▶ WHAT TO WORK ON
The response must restate all of the data word for word.

Records from a dataset:
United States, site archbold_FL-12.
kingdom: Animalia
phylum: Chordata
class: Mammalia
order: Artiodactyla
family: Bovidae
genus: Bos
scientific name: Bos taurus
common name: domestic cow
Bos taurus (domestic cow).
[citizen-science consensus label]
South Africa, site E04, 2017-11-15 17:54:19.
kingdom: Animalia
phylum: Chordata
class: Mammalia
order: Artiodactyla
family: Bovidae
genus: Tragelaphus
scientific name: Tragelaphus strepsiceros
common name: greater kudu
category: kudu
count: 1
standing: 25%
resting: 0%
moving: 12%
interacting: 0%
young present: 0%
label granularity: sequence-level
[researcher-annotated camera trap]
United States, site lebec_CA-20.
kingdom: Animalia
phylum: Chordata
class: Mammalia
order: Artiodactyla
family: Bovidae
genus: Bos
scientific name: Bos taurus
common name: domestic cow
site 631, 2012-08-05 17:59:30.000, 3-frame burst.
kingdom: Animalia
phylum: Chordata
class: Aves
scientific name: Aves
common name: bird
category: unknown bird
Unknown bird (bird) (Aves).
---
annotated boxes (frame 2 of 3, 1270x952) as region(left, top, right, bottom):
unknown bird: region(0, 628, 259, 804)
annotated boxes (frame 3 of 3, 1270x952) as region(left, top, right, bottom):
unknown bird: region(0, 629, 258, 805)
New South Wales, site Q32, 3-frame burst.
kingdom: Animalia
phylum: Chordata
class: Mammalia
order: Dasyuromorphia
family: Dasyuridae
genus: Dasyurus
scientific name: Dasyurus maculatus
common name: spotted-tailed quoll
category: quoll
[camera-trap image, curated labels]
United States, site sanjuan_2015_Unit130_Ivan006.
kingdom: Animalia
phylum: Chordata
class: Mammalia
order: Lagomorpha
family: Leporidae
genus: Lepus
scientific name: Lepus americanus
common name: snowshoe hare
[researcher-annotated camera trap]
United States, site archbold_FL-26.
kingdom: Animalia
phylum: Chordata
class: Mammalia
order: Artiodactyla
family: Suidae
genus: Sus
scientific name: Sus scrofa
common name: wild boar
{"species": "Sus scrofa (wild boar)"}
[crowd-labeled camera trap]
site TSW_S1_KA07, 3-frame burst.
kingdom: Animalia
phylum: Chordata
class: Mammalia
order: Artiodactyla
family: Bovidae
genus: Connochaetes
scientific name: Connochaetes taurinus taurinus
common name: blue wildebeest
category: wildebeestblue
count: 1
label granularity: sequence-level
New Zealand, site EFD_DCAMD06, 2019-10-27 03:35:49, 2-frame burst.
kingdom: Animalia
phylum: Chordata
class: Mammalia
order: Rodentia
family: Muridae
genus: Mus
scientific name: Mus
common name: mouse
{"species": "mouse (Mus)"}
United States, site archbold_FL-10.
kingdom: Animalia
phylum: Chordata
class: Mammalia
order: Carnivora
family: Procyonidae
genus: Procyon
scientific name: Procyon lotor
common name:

▶ SOLUTION FOR THIS TASK
United States, site archbold_FL-12.
kingdom: Animalia
phylum: Chordata
class: Mammalia
order: Artiodactyla
family: Bovidae
genus: Bos
scientific name: Bos taurus
common name: domestic cow
Bos taurus (domestic cow).
[citizen-science consensus label]
South Africa, site E04, 2017-11-15 17:54:19.
kingdom: Animalia
phylum: Chordata
class: Mammalia
order: Artiodactyla
family: Bovidae
genus: Tragelaphus
scientific name: Tragelaphus strepsiceros
common name: greater kudu
category: kudu
count: 1
standing: 25%
resting: 0%
moving: 12%
interacting: 0%
young present: 0%
label granularity: sequence-level
[researcher-annotated camera trap]
United States, site lebec_CA-20.
kingdom: Animalia
phylum: Chordata
class: Mammalia
order: Artiodactyla
family: Bovidae
genus: Bos
scientific name: Bos taurus
common name: domestic cow
site 631, 2012-08-05 17:59:30.000, 3-frame burst.
kingdom: Animalia
phylum: Chordata
class: Aves
scientific name: Aves
common name: bird
category: unknown bird
Unknown bird (bird) (Aves).
---
annotated boxes (frame 2 of 3, 1270x952) as region(left, top, right, bottom):
unknown bird: region(0, 628, 259, 804)
annotated boxes (frame 3 of 3, 1270x952) as region(left, top, right, bottom):
unknown bird: region(0, 629, 258, 805)
New South Wales, site Q32, 3-frame burst.
kingdom: Animalia
phylum: Chordata
class: Mammalia
order: Dasyuromorphia
family: Dasyuridae
genus: Dasyurus
scientific name: Dasyurus maculatus
common name: spotted-tailed quoll
category: quoll
[camera-trap image, curated labels]
United States, site sanjuan_2015_Unit130_Ivan006.
kingdom: Animalia
phylum: Chordata
class: Mammalia
order: Lagomorpha
family: Leporidae
genus: Lepus
scientific name: Lepus americanus
common name: snowshoe hare
[researcher-annotated camera trap]
United States, site archbold_FL-26.
kingdom: Animalia
phylum: Chordata
class: Mammalia
order: Artiodactyla
family: Suidae
genus: Sus
scientific name: Sus scrofa
common name: wild boar
{"species": "Sus scrofa (wild boar)"}
[crowd-labeled camera trap]
site TSW_S1_KA07, 3-frame burst.
kingdom: Animalia
phylum: Chordata
class: Mammalia
order: Artiodactyla
family: Bovidae
genus: Connochaetes
scientific name: Connochaetes taurinus taurinus
common name: blue wildebeest
category: wildebeestblue
count: 1
label granularity: sequence-level
New Zealand, site EFD_DCAMD06, 2019-10-27 03:35:49, 2-frame burst.
kingdom: Animalia
phylum: Chordata
class: Mammalia
order: Rodentia
family: Muridae
genus: Mus
scientific name: Mus
common name: mouse
{"species": "mouse (Mus)"}
United States, site archbold_FL-10.
kingdom: Animalia
phylum: Chordata
class: Mammalia
order: Carnivora
family: Procyonidae
genus: Procyon
scientific name: Procyon lotor
common name:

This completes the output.